An All-White, All-Dude Commission on Fine Arts: Just as Trump reshaped federal courts, he tried to get future courthouses designed in a style that was just as reactionary as his court system. Trump “Make buildings classic againThe order did not directly result in the destruction of brutalist monuments, but its mandate will be continued by its recent appointments to the Commission des Beaux-Arts, a seven-person architectural review committee where 100 percent of the limbs are male, 100 percent of the limbs are white, and 42.8 percent have bow ties in the head.
What we said: “The architectural decree proposed by the White House is a stupid idea concocted by a nutcase cabal of ideologists who hate not only modern architecture, but modernity itself.
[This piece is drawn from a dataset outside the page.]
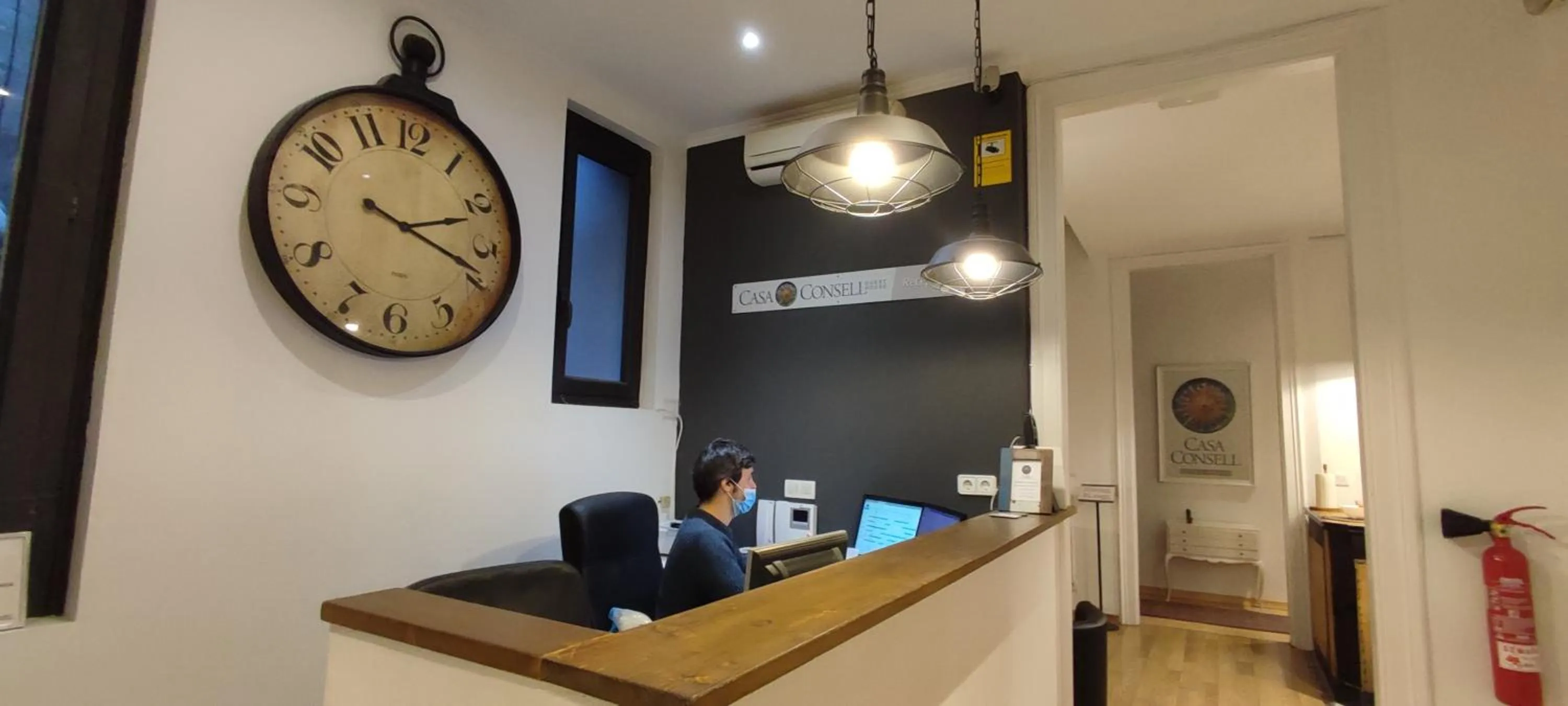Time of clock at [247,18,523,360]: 2:18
Yet on the scale of Trump’s inequities, the movement barely registers. This administration’s attack on the natural environment is far more serious than anything it could do on the built environment.
The (almost certainly never to be built) National Garden of American Heroes: In the very last twilight hour of his presidency, Trump signed a executive order for the construction of a statuary garden at Disneyland in homage to those who “made an indispensable contribution to the noble history of America”. (It was originally advertised in summer as a direct denunciation of the overthrow of Confederate monuments.) The names of the 244 laureates, an incoherent mixture of the just and the monstrous and the trivial, do not matter; like the racist and xenophobic language of its Report of the Commission 1776, this is a final, desperate attempt to cement its legacy against the backdrop of a history of white supremacy.
What we said: We did not do it. Either way, everyone will forget about it in a week.